The numbers are stark. Applications for Indian student visas fell 20% in the first quarter of this year. Tier 4 visa issuances are down. The pipeline is drying up.
Yet here’s the paradox they don’t want you to talk about. For many UK institutions, this is not a crisis. It is a correction. The rush for Indian students was always a numbers game for the bottom line. Fees of £30,000 a head propped up crumbling departments and vice-chancellors’ pay packets. But it came with a cost. Reputational risk. Classroom capacities strained. Accusations of a cash-for-entry model.
Now, with demand easing, universities are breathing. Not publicly, of course. The public line is one of concern. Diversification, they say. We must look to new markets. But behind closed doors, there is relief. The dependency was unhealthy. The downturn allows them to rebalance, to raise entry standards, to focus on higher-margin students from, say, Nigeria or Vietnam.
And let’s not ignore the other factor. The game of domestic politics. The Conservative party is watching the migration numbers like a hawk. Every Indian student who stays home is a reduction in the net migration statistic. That is a win for the Home Secretary. The sector grumbles, but the Treasury is not listening.
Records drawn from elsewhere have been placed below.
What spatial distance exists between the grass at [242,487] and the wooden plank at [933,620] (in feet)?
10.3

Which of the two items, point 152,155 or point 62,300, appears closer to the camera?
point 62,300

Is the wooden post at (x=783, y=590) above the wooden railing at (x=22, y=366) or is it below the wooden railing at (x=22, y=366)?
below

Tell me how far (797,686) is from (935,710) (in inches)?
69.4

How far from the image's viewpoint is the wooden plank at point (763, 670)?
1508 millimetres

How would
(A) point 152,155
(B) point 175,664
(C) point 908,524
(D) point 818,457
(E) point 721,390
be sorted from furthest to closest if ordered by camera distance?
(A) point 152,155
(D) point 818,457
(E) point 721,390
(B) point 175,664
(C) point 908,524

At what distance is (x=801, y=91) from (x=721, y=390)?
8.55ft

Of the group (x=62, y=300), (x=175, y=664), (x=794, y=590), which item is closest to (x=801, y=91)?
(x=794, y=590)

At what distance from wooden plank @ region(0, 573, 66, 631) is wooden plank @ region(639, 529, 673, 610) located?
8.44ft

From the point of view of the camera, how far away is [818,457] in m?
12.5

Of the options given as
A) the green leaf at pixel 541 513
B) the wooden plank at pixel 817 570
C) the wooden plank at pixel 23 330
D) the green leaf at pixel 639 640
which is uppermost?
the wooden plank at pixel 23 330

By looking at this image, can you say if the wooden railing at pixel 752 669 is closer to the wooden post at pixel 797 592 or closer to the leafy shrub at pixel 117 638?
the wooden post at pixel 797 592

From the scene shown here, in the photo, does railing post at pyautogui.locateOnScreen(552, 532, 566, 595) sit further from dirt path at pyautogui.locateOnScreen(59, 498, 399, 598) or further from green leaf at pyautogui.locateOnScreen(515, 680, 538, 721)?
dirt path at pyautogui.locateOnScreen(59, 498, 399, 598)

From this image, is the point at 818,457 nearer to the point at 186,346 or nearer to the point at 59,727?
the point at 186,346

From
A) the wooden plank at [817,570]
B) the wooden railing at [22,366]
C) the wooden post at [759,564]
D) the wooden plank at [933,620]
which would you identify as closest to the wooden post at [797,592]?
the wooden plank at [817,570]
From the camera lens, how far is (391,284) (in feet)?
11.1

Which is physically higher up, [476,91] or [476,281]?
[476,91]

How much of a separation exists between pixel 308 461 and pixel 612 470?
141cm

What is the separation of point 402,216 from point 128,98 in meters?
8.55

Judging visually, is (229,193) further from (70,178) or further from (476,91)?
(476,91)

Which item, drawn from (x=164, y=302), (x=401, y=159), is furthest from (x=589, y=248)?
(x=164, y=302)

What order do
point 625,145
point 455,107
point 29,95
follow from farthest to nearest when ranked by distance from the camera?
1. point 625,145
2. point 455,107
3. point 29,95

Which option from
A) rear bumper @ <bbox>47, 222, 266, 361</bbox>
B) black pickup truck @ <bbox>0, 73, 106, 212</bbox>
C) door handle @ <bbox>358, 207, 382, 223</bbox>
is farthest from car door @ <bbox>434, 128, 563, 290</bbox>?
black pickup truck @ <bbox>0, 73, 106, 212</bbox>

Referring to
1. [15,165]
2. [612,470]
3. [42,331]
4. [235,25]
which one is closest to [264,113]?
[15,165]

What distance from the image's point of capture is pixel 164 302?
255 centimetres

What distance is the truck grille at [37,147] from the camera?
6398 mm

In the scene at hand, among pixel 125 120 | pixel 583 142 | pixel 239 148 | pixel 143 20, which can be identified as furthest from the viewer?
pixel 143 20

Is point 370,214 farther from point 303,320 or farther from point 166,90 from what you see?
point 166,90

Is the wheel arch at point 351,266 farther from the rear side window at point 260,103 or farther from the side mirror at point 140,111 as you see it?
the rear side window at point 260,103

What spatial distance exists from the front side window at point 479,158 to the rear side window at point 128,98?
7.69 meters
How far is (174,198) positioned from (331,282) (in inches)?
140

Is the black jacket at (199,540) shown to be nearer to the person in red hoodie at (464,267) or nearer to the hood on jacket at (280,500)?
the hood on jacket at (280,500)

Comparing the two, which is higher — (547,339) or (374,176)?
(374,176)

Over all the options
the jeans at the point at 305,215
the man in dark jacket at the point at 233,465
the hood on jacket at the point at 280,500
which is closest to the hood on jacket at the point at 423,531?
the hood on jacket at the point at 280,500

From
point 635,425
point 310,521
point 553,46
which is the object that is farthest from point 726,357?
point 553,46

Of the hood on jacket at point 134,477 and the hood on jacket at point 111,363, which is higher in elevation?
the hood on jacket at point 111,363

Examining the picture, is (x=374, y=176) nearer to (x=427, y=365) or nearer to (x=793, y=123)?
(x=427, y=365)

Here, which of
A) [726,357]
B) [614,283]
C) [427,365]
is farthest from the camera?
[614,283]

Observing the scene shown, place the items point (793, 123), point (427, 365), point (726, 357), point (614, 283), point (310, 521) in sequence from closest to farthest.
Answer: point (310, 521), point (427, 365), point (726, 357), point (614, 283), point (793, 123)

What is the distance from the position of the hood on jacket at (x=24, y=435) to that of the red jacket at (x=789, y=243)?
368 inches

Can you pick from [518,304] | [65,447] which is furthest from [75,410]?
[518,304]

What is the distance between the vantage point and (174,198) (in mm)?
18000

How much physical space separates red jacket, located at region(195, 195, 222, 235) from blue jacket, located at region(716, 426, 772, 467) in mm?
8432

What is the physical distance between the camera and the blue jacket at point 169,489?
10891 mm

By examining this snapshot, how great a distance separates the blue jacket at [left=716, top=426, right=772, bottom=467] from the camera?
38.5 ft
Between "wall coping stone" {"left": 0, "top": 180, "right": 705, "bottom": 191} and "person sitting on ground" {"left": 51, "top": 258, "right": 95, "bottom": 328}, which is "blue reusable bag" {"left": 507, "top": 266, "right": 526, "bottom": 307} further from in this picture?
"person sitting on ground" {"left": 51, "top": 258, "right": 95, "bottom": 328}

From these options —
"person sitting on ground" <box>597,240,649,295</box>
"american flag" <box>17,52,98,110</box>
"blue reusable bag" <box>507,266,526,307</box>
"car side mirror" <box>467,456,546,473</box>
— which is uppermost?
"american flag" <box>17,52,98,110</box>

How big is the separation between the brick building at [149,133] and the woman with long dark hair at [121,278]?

What does this mean for the long game? The Indian middle class will still send its children abroad. But with a currency that buys less and a visa regime that feels less welcoming, the UK is no longer the automatic first choice. Canada, Australia, even Ireland look cheaper and easier.
UK universities will adapt. They always do. But the era of easy money from the subcontinent is over. And in Westminster, you won’t hear a single tear shed.